Opel Rekord C: Ein Klassiker unter den jüngeren Oldtimern

Über fünf Jahre lang war der Opel Rekord C das Fahrzeug der oberen Mittelklasse bei dem Rüsselsheimer Autohersteller. Von August 1966 bis Januar 1972 wurde dieser Wagen hergestellt, bevor ihn der Rekord D ablöste. Vom Opel Rekord C gab es sogar eine Rennsportversion. Weil sie schwarz lackiert war, wurde sie Schwarze Witwe genannt. Taxi war ein anderer Spitzname, denn damals waren Taxis in Deutschland schwarz. Von allen Modellen des Opel Rekord C hatte der 1700 den größten Marktanteil.

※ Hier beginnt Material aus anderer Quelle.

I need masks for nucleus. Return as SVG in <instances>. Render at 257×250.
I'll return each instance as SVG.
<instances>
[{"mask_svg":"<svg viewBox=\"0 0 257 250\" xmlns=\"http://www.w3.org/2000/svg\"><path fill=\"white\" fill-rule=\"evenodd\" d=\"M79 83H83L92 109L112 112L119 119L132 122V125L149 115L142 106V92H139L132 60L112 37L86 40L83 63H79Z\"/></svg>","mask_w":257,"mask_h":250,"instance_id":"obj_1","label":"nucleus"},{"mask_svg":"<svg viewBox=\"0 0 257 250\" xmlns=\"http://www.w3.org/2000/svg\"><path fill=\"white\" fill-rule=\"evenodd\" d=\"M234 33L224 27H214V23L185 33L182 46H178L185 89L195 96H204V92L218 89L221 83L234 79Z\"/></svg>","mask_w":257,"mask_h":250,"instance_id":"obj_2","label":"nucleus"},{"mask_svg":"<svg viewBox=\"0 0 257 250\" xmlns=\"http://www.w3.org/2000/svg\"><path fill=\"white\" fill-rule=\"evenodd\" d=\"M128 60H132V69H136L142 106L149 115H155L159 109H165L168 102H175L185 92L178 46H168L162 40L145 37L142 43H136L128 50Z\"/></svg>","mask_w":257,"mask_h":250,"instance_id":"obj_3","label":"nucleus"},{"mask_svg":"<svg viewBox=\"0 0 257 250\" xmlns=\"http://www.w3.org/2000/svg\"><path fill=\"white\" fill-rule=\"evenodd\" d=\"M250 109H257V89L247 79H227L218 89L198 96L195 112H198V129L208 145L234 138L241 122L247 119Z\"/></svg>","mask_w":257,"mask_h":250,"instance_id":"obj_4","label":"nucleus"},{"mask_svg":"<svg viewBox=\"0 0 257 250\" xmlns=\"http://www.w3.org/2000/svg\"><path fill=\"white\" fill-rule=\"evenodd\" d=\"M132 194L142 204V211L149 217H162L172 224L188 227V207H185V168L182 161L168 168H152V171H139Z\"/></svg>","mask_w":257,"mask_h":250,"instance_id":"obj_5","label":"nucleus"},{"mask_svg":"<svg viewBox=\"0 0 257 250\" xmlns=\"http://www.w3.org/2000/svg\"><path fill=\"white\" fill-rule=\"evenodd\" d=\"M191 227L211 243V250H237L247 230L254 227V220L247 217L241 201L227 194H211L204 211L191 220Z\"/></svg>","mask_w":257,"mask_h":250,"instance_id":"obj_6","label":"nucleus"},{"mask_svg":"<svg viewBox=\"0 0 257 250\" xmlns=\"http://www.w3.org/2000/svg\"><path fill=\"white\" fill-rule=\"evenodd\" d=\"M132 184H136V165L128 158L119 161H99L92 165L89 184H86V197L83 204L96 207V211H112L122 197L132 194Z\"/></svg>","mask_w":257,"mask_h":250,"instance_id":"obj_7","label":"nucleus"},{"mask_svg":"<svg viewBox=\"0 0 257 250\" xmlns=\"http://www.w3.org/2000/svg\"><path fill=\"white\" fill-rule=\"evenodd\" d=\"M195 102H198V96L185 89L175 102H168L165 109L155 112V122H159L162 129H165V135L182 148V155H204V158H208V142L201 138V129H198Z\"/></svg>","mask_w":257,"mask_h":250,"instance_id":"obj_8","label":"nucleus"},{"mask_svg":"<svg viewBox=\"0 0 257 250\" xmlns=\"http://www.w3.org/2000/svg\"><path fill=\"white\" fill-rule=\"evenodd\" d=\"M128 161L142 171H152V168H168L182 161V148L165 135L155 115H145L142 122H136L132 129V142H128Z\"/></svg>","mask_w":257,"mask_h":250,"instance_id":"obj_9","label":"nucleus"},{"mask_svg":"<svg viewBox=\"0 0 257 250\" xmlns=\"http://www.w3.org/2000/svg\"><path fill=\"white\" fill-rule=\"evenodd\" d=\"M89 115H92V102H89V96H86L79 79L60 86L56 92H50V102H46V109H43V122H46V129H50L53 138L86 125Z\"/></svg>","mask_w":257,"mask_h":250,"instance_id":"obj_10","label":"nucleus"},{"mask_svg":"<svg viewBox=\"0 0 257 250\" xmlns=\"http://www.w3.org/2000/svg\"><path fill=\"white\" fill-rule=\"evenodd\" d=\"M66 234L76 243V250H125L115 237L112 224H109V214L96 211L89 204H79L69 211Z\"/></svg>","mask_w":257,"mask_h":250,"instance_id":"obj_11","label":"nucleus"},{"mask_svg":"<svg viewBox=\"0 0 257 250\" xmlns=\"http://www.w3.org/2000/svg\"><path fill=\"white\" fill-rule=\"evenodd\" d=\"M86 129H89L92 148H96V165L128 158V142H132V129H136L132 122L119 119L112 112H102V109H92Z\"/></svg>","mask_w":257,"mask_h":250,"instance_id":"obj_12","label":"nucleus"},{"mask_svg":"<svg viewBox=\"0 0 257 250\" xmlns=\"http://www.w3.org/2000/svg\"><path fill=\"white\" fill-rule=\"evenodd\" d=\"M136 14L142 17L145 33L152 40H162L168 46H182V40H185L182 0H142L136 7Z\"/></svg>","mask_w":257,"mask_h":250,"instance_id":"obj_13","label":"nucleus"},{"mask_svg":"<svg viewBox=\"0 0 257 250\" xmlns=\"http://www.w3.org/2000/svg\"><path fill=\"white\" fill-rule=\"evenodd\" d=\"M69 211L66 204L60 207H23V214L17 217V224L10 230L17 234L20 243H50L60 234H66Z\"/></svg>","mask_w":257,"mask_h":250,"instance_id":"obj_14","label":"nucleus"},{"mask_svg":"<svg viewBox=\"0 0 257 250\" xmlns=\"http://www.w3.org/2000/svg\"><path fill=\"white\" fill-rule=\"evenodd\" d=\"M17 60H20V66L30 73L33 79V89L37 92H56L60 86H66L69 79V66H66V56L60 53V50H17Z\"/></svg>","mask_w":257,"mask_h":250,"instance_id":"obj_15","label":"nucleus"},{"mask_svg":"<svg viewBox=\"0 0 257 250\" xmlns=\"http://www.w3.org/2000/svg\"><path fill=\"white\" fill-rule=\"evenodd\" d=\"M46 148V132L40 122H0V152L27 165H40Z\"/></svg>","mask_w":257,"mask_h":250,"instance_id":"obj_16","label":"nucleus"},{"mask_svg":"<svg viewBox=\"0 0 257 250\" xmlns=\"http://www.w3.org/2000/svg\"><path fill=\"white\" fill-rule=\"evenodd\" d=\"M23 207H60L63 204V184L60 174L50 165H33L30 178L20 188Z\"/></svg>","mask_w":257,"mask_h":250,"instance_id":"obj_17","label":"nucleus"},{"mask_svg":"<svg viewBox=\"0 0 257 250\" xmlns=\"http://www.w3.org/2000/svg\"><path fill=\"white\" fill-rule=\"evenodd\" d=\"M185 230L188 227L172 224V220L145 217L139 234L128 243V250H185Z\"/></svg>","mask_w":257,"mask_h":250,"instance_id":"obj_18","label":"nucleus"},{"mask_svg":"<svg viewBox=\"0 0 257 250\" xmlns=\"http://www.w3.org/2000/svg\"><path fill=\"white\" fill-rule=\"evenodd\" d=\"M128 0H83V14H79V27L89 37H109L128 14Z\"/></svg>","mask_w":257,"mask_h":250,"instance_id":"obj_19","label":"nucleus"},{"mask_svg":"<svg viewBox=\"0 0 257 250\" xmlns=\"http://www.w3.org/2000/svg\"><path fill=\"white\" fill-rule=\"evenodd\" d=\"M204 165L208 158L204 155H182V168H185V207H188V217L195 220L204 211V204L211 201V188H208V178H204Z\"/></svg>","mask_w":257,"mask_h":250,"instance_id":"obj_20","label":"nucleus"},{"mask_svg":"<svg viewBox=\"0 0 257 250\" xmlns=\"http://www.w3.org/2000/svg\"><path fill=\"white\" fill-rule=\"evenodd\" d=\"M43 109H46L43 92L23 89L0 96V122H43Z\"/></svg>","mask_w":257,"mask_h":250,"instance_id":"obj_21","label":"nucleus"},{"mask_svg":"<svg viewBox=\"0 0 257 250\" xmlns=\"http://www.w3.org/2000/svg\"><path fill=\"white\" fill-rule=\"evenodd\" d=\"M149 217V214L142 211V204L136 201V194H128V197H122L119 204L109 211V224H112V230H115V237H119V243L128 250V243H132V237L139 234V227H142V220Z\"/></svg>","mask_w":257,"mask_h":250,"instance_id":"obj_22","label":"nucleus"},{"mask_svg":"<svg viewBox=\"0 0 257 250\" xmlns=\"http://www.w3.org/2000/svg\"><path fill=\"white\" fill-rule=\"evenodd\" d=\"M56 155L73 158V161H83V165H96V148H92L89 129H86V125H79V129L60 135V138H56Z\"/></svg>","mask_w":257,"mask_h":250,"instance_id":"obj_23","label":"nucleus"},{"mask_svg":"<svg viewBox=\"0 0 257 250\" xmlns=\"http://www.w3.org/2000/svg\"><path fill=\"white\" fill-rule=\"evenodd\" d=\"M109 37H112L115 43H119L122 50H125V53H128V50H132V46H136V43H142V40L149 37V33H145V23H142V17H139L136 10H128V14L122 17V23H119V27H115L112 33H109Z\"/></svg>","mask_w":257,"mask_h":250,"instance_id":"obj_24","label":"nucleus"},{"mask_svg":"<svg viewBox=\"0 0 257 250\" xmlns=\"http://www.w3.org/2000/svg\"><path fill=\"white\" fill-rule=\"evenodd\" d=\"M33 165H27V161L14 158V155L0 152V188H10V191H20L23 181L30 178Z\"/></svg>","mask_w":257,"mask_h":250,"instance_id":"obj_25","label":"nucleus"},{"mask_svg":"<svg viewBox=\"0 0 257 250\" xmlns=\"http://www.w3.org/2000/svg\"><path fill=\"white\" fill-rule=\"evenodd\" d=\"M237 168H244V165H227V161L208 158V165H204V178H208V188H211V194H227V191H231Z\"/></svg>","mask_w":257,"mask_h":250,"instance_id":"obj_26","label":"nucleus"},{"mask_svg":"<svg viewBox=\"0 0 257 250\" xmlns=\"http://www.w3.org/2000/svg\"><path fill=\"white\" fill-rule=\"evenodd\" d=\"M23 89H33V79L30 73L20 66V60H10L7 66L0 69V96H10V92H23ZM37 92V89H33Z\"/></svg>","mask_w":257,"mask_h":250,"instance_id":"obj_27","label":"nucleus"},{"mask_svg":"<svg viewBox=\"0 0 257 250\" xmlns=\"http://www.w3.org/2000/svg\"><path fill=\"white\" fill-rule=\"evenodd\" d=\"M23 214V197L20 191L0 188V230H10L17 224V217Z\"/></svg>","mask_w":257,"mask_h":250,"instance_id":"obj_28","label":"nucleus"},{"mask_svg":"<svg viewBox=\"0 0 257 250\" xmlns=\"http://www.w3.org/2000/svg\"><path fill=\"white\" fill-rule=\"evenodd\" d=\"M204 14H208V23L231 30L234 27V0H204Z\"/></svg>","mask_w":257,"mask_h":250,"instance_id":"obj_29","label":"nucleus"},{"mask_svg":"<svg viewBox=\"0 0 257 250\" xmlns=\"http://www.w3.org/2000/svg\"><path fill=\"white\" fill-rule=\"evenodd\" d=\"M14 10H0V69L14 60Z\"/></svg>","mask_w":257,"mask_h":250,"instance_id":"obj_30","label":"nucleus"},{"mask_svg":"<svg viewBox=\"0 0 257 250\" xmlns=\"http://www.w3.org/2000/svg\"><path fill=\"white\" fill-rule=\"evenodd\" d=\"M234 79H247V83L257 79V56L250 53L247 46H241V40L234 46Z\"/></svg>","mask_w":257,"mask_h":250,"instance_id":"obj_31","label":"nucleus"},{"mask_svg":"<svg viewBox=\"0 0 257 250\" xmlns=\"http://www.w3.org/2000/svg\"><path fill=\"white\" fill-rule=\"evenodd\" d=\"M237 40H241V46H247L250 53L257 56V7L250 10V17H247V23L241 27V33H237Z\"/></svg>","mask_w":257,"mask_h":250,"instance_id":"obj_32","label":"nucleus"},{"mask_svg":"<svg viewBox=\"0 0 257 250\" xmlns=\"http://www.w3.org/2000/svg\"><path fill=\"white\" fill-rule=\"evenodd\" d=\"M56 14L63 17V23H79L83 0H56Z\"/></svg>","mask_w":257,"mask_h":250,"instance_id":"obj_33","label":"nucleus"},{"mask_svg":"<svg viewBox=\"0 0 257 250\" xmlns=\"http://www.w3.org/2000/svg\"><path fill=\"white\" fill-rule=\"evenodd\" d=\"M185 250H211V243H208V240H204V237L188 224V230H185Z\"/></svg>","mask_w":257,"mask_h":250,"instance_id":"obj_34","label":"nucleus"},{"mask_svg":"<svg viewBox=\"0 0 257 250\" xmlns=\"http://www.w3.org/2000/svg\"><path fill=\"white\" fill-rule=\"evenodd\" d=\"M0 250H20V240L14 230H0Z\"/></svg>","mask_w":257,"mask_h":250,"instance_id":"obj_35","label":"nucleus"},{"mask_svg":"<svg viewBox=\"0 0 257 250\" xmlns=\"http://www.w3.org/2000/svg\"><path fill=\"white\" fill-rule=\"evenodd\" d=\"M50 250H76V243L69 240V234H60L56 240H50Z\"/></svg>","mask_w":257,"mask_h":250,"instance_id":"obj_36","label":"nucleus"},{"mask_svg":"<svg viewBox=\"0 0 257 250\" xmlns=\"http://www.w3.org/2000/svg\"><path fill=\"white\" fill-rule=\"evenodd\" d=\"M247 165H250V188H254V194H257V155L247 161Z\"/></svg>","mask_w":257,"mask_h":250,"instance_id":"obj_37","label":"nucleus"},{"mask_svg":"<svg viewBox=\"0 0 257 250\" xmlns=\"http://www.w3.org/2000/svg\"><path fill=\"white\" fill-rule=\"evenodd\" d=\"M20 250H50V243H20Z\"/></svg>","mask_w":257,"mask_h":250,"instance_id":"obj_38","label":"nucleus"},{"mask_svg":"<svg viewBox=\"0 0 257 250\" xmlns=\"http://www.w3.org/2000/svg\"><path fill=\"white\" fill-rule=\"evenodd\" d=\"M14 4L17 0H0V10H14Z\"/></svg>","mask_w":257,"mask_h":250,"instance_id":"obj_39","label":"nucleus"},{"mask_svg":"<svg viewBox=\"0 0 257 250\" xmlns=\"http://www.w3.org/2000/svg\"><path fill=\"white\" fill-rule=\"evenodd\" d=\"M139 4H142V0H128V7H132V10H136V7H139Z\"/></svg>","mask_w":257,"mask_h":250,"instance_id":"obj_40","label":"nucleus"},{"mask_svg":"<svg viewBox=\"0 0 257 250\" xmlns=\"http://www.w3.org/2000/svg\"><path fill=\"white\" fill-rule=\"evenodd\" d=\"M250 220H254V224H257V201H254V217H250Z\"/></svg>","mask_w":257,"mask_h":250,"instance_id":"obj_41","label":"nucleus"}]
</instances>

Er wog über 1000 Kilogramm und kostete 7.800 DM. Sein 60-PS-Motor beschleunigte von null auf 100 Kilometer pro Stunde in 20,2 Minuten. Für 95 DM mehr gab es die 1700S-Version mit 75 PS. Er brauchte für die gleiche Beschleunigung fünf Sekunden weniger. Ersatzteile für den Opel Rekord C erhalten Sie bei eBay unter anderem in folgenden Kategorien: Opel Rekord C in Oldtimer-Karosserieteile und Opel Rekord C in Oldtimer-Motoren, -Getriebe & -Achsen.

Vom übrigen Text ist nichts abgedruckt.